## WORK TO DO
Copy the data below word for word, starting at the line that contains "The photograph is" and ending at the line that contains "1756 inches", with both of those lines included.

## PROVIDED DATA

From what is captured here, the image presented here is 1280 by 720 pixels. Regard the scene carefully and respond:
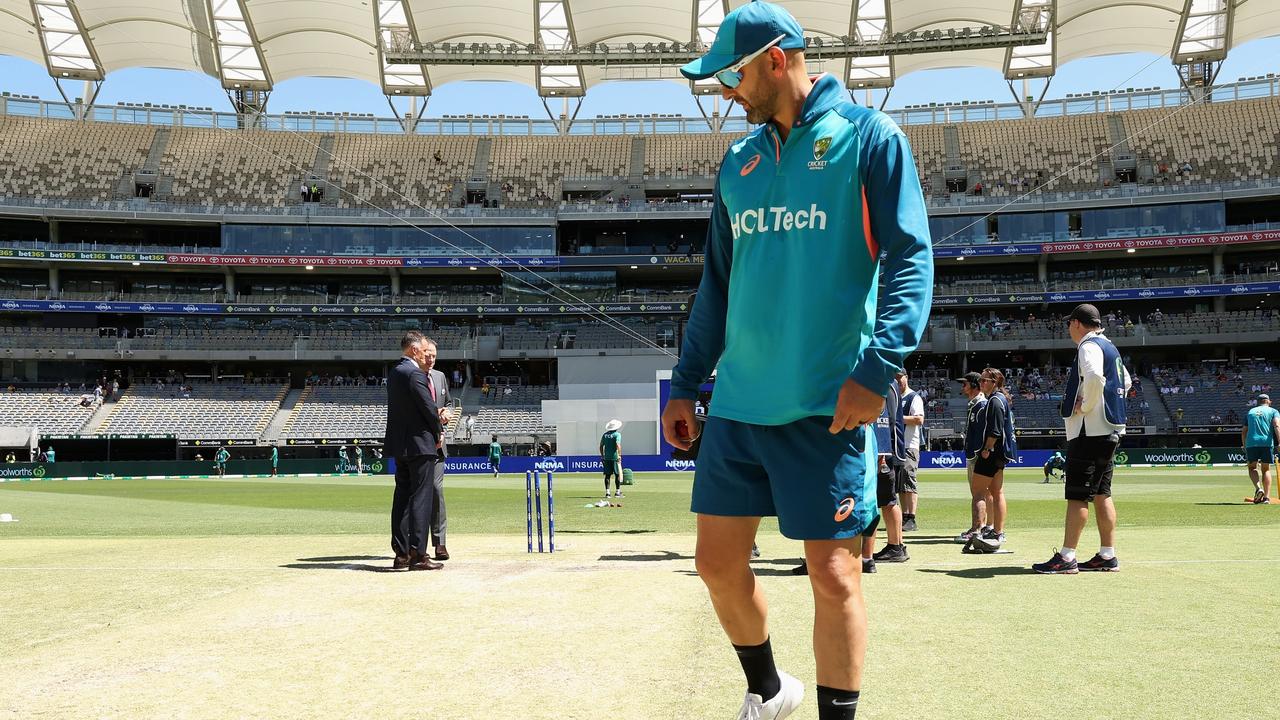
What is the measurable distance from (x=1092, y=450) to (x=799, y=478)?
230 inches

--

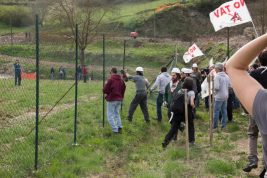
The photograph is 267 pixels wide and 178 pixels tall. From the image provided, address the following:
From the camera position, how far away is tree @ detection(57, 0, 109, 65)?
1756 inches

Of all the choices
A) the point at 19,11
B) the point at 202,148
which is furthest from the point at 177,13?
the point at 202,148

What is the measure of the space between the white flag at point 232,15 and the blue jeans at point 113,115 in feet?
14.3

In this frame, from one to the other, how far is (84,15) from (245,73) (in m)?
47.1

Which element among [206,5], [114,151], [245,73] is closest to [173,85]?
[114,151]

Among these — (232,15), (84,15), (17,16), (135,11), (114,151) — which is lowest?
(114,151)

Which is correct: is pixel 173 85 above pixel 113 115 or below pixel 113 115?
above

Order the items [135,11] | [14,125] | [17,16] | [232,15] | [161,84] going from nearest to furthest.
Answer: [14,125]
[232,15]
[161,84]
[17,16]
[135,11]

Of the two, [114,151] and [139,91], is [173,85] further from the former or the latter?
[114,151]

## REPLY
The photograph is 267 pixels wide and 178 pixels tall. From the image provided, address the following:
From the camera position, how far away is tree @ detection(57, 0, 109, 65)?
1756 inches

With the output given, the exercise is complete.